[Items from a data source]
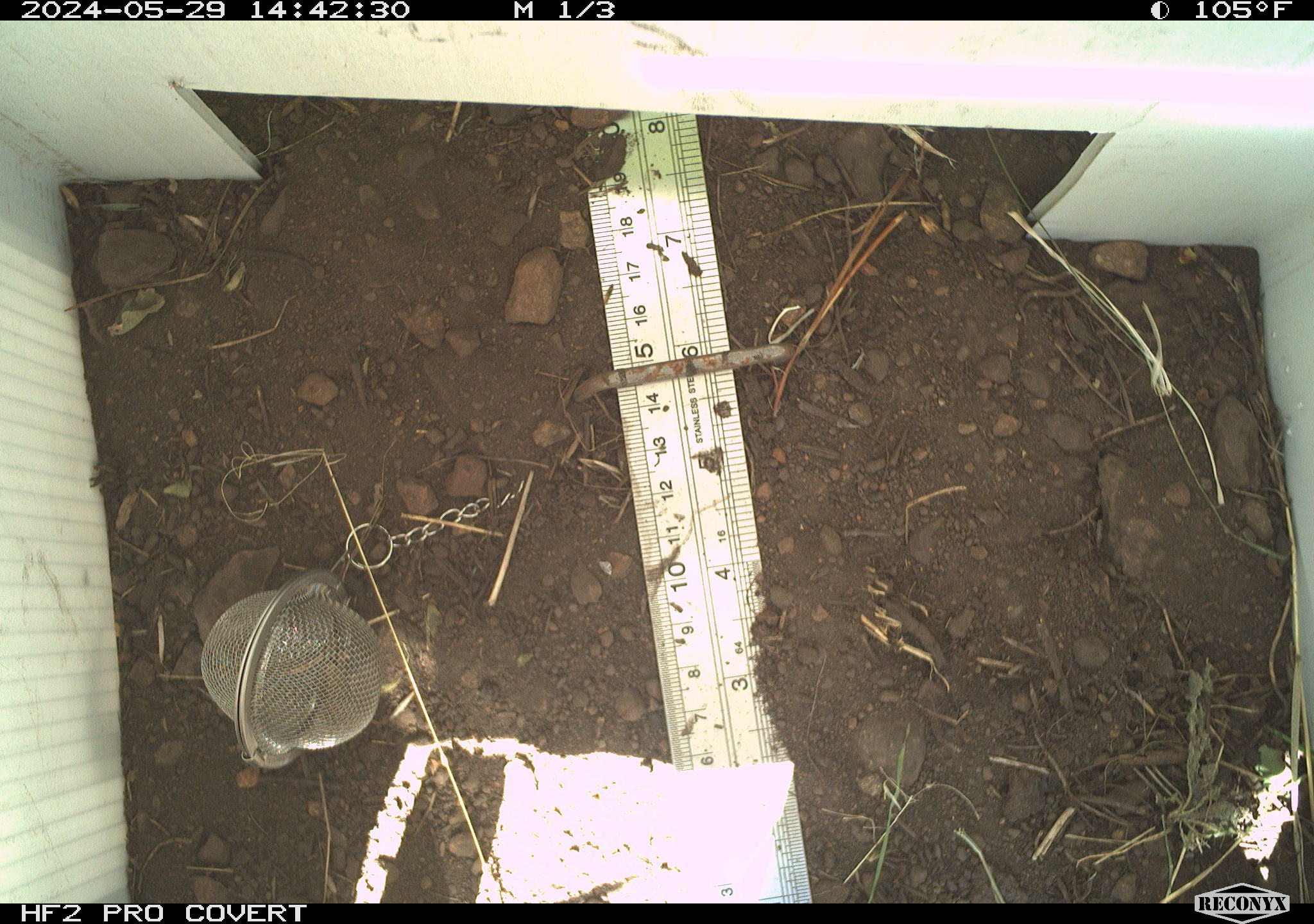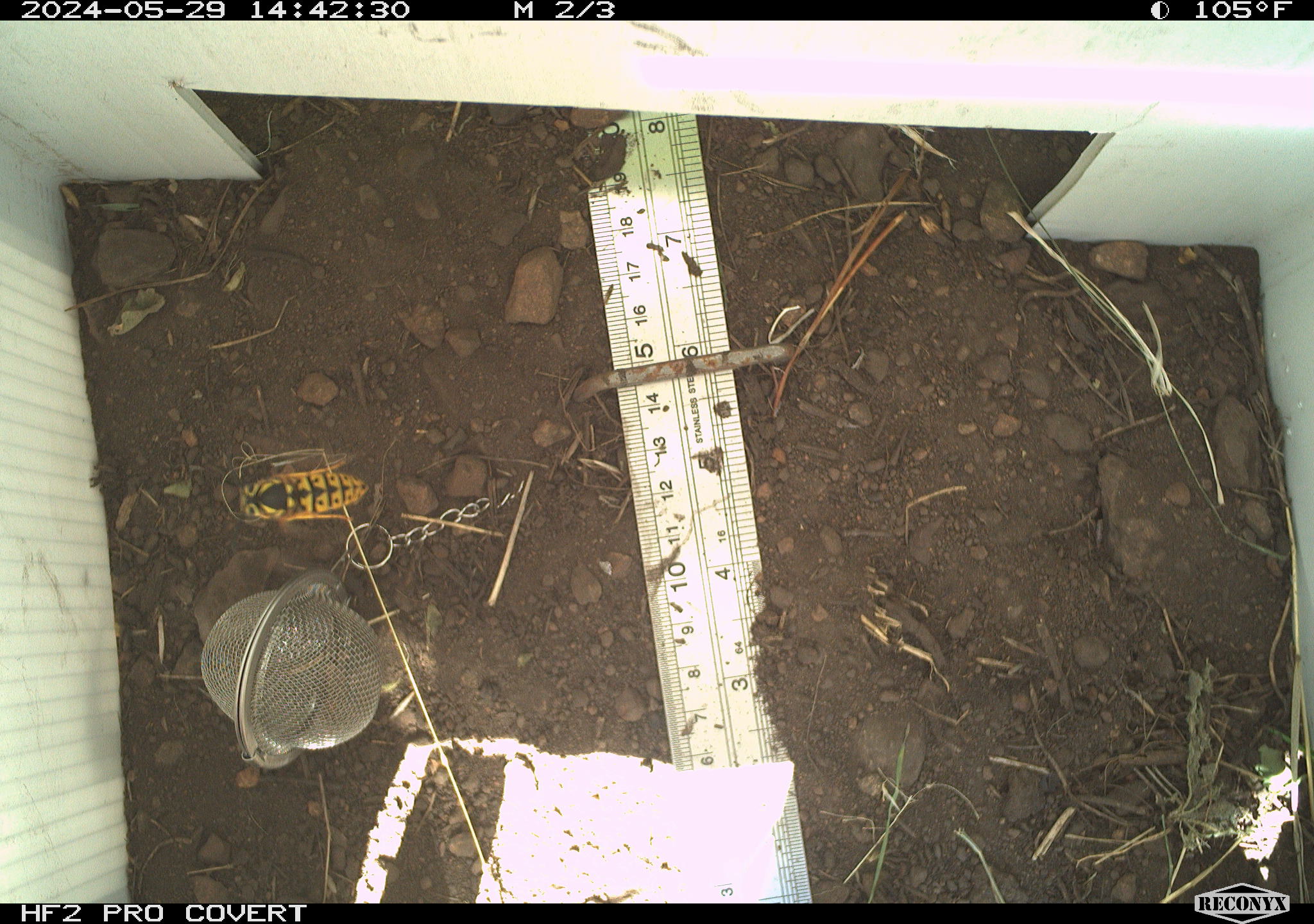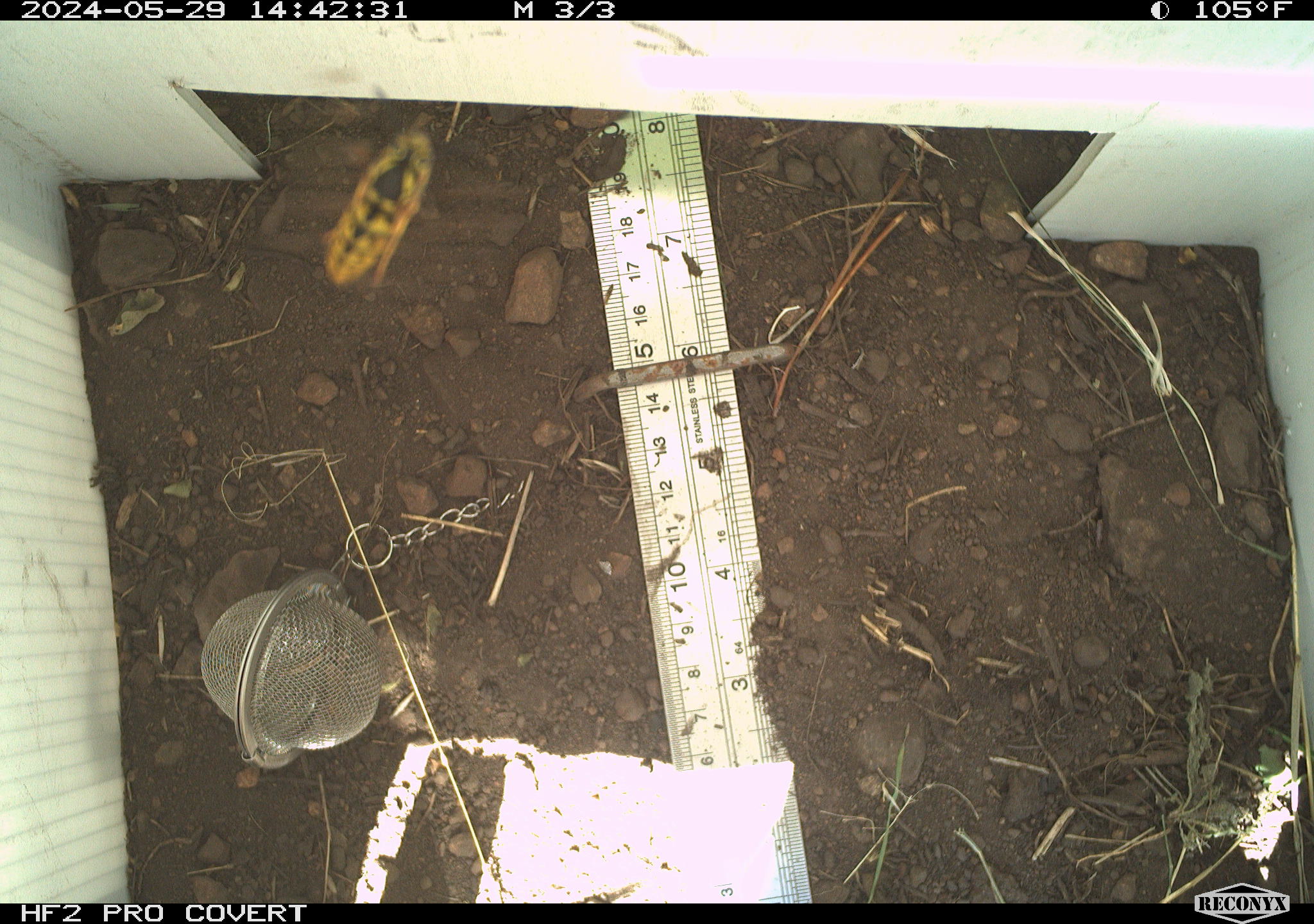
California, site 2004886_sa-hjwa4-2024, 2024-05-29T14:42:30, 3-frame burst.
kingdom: Animalia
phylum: Arthropoda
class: Insecta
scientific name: Insecta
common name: insect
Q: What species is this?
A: Insect (Insecta).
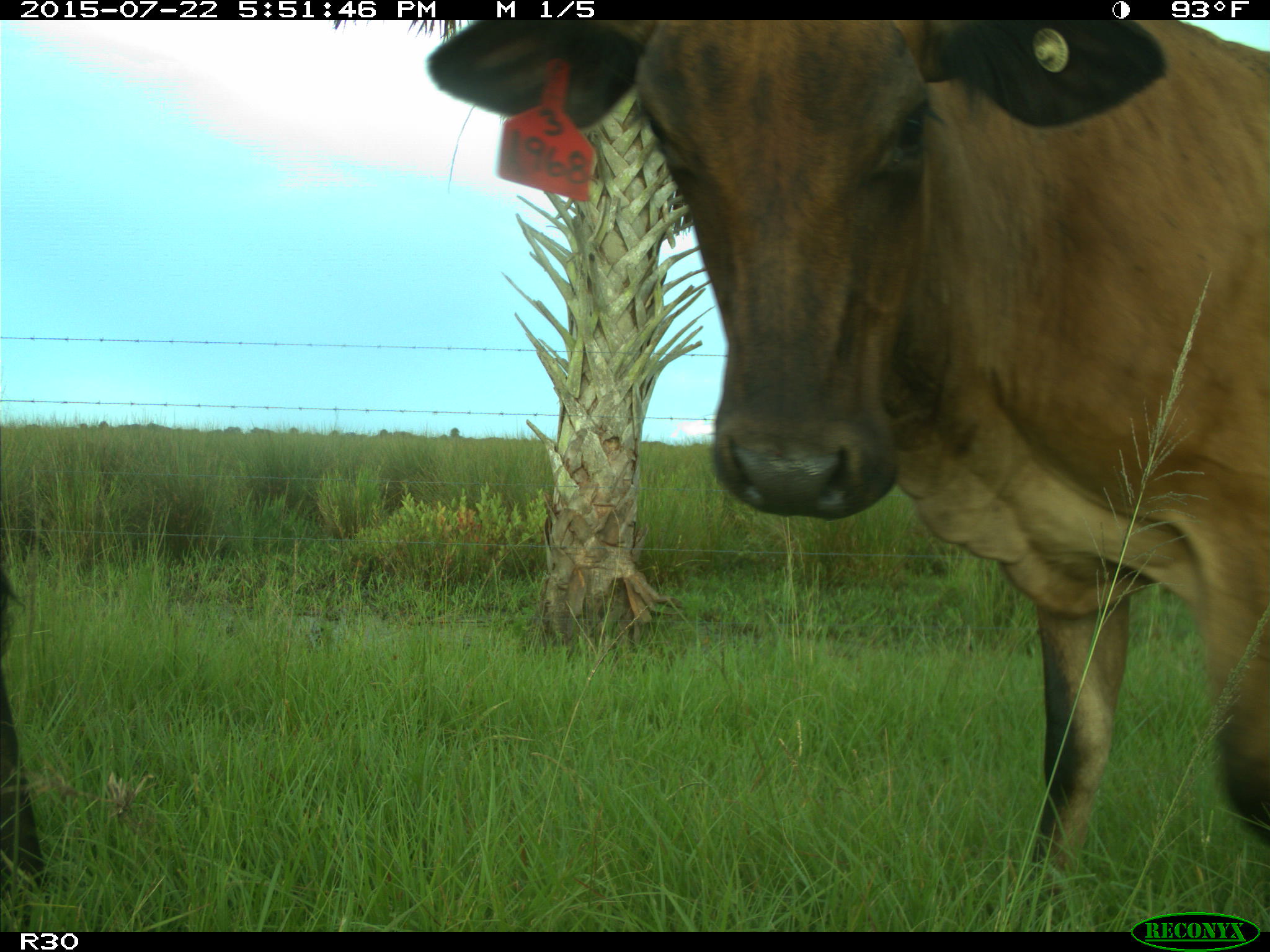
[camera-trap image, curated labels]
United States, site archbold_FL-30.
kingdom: Animalia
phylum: Chordata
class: Mammalia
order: Artiodactyla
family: Bovidae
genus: Bos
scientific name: Bos taurus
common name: domestic cow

■ WHAT IS NEEDED
Exact copies of the lines from the one containing "phylum: Chordata" through the final line of the records are all the answer should hold.

■ ANSWER BOX
phylum: Chordata
class: Mammalia
order: Artiodactyla
family: Bovidae
genus: Bos
scientific name: Bos taurus
common name: domestic cow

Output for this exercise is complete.